TEXTE À LIRE =>
════
Dans le cas présent, visualisez-vous sous la forme de Tchenrézi, ou visualisez-le au-dessus de votre tête, en pensant qu’il est identique à votre maître-racine, le maître spirituel, pour lequel vous ressentez le plus de dévotion.

Une telle pratique, qui est caractéristique de la phase de création, a pour but de développer la perception pure, c’est-à-dire de nous amener à percevoir les êtres et nous-mêmes comme des déités de sagesse, notre environnement comme une terre pure, les sons comme des mantras et les pensées comme des expressions de la sagesse. Il ne s’agit pas là d’une idée artificielle de la pureté que l’on essaierait de surimposer à tous les phénomènes, mais plutôt de la reconnaissance de leur véritable perfection, de leur pureté inhérente.

La phase de complétude

La nature de l’esprit :

Tout ce que vous percevez est méprise et n’existe pas vraiment.
Le samsara et le nirvana ne sont que des idées.
Si vous savez libérer vos pensées dès qu’elles se présentent, vous parcourrez toutes les voies.
En appliquant le point crucial de cette libération, récitez les six syllabes.

Nous abordons maintenant l’explication de l’une des pratiques de la Grande Perfection : la phase de complétude, au-delà de toute fabrication mentale.

Le Soûtra de la concentration souveraine déclare :

“Comprenez que votre corps, votre maison, vos véhicules, en bref, la multiplicité des phénomènes, n’ont jamais pris naissance et, donc, qu’ils sont dénués d’existence propre”.

En examinant attentivement le monde phénoménal, on constate qu’il est impossible de déterminer où et quand il apparaît, en quel endroit il continue d’exister et, par conséquent, où il pourrait disparaître. Ce n’est que par le concours éphémère de causes et de conditions que les apparences se manifestent, comme un arc-en-ciel se forme lorsque des rayons de soleil se reflètent sur un rideau de pluie. Établir avec certitude que le déploiement incessant des phénomènes est vide par nature est le point ultime de la phase de complétude.

Nous, les êtres ordinaires, sommes convaincus que toute chose commence par venir à l’existence, puis existe d’une manière ou d’une autre pour un temps donné et, finalement, cesse d’exister. Mais, la logique de la Voie du Milieu réfute cette croyance et montre clairement qu’on ne saurait trouver d’entités réelles et indépendantes. Une fois cela compris, il est facile de se défaire de l’attachement au samsara et de l’attrait pour le nirvana, car tous deux ne sont que des projections de l’esprit, enfermé dans la dualité. Vues avec les yeux d’un bouddha, même l’accumulation de mérites et la pratique des Six Perfections sont dénuées de toute réalité intrinsèque.

Malgré notre volonté de croire que les choses sont permanentes, elles ne le sont pas. Le bonheur d’hier devient le malheur d’aujourd’hui et les larmes d’aujourd’hui, le rire de demain. Alors que causes et conditions se réunissent, les émotions, les actes bénéfiques et nuisibles, la joie et la peine, tout semble prendre forme. Mais, pour un être accompli, ce monde qui nous semble si réel est illusoire, pas plus tangible qu’un mirage ou un royaume conquis en rêve. C’est parce que nous sommes convaincus de la réalité et de la solidité du monde manifesté que nous éprouvons tant d’attraction et de répulsion envers les choses. Sans cette croyance, notre esprit ne serait plus sujet à l’illusion et c’en serait fini du samsara.
════
DONNÉES =>
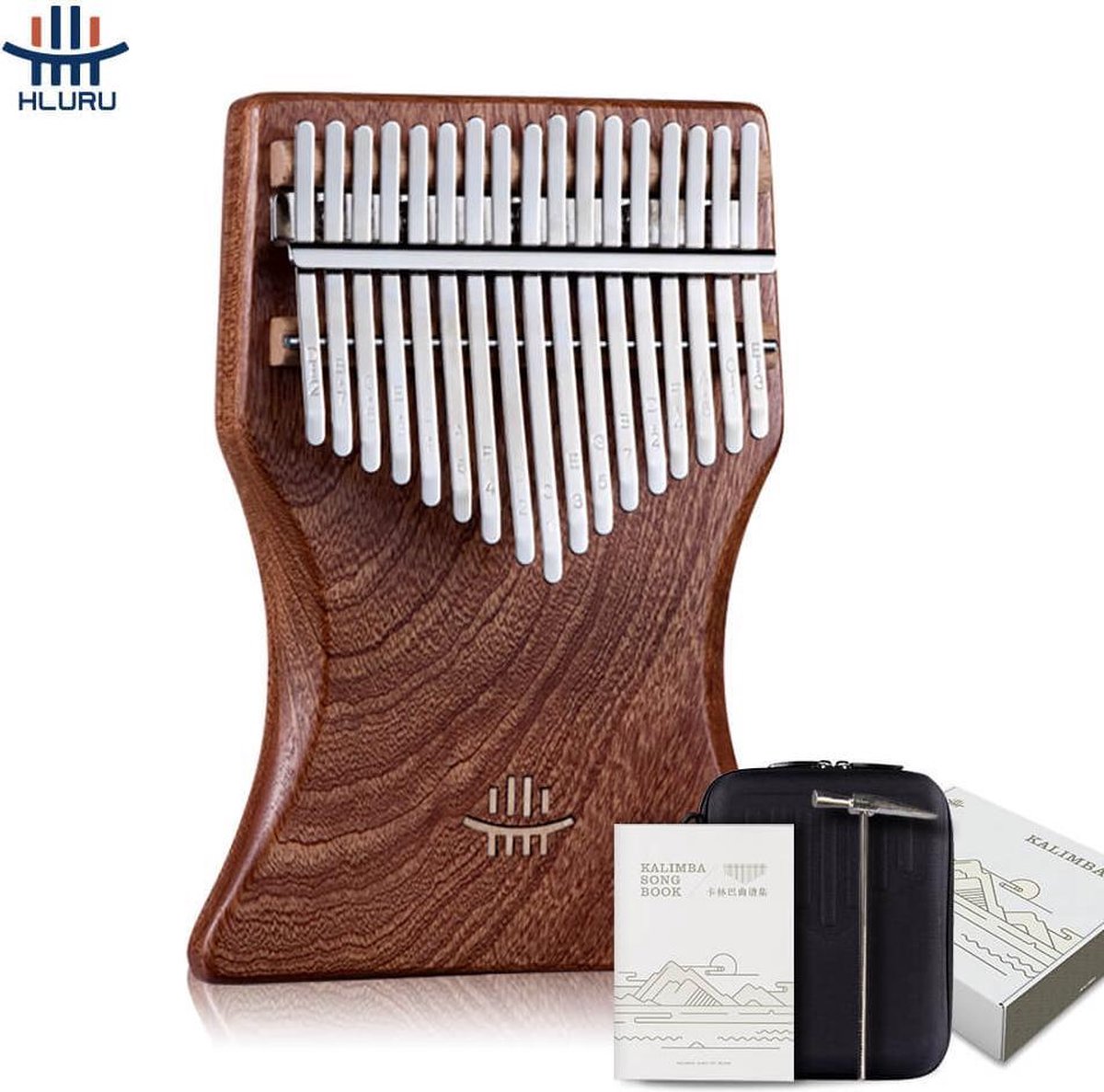 Kalimba - Duimpiano - Muziekinstrument - Muziekinstrumenten voor Kinderen &  Volwassenen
════
PROBLÈMES À RÉSOUDRE =>
a. Répondez brièvement à ces questions sur le texte sur la phase de complétude :
(i) Quel soûtra y est cité ?
(ii) À quoi la manifestation des apparences est-elle comparée ?
(iii) Combien de syllabes faut-il réciter en appliquant le point crucial de la libération des pensées ?
b. Recopiez à l'identique le passage du texte sur la phase de complétude qui commence par « Le Soûtra de » et se poursuit jusqu'à « phase de complétude. ».
c. Poursuivez le texte sur la phase de complétude à partir de sa dernière phrase.
Les données n'ont aucun rapport avec le texte sur la phase de complétude.

LISTE DES RÉPONSES =>
a.
(i) Le Soûtra de la concentration souveraine.
(ii) À un arc-en-ciel qui se forme lorsque des rayons de soleil se reflètent sur un rideau de pluie.
(iii) Six syllabes.

b.
Le Soûtra de la concentration souveraine déclare :

“Comprenez que votre corps, votre maison, vos véhicules, en bref, la multiplicité des phénomènes, n’ont jamais pris naissance et, donc, qu’ils sont dénués d’existence propre”.

En examinant attentivement le monde phénoménal, on constate qu’il est impossible de déterminer où et quand il apparaît, en quel endroit il continue d’exister et, par conséquent, où il pourrait disparaître. Ce n’est que par le concours éphémère de causes et de conditions que les apparences se manifestent, comme un arc-en-ciel se forme lorsque des rayons de soleil se reflètent sur un rideau de pluie. Établir avec certitude que le déploiement incessant des phénomènes est vide par nature est le point ultime de la phase de complétude.

c.
L’esprit ordinaire est aussi capricieux qu’un singe turbulent, passant de la satisfaction à la colère, selon qu’on lui donne à manger ou qu’on le menace avec un bâton. À chaque instant, l’esprit saute sur quelque chose de nouveau. Si la dévotion l’habite un moment, elle est vite remplacée par un désir quelconque. Ces chaînes de pensées et de sentiments ne cessent de se transformer, comme les nuages déformés par le vent, mais nous leur prêtons néanmoins une grande importance. Un vieil homme qui regarde jouer des enfants sait très bien que tout ce qui se passe entre eux ne prête pas à conséquence ; il n’en ressent ni excitation ni découragement, alors que les enfants prennent tout très au sérieux. Nous sommes exactement comme eux ! Quand nous souffrons, au lieu de comprendre que c’est le résultat de nos actes passés et de prendre mentalement sur nous les souffrances d’autrui, nous sommes déprimés et contrariés par nos malheurs. Nous nous disons qu’après avoir tant pratiqué, nous ne méritons pas un sort pareil et nous doutons des bénédictions de notre maître et des “trois joyaux”. En fait, par notre attitude, nous ne faisons qu’accroître nos difficultés.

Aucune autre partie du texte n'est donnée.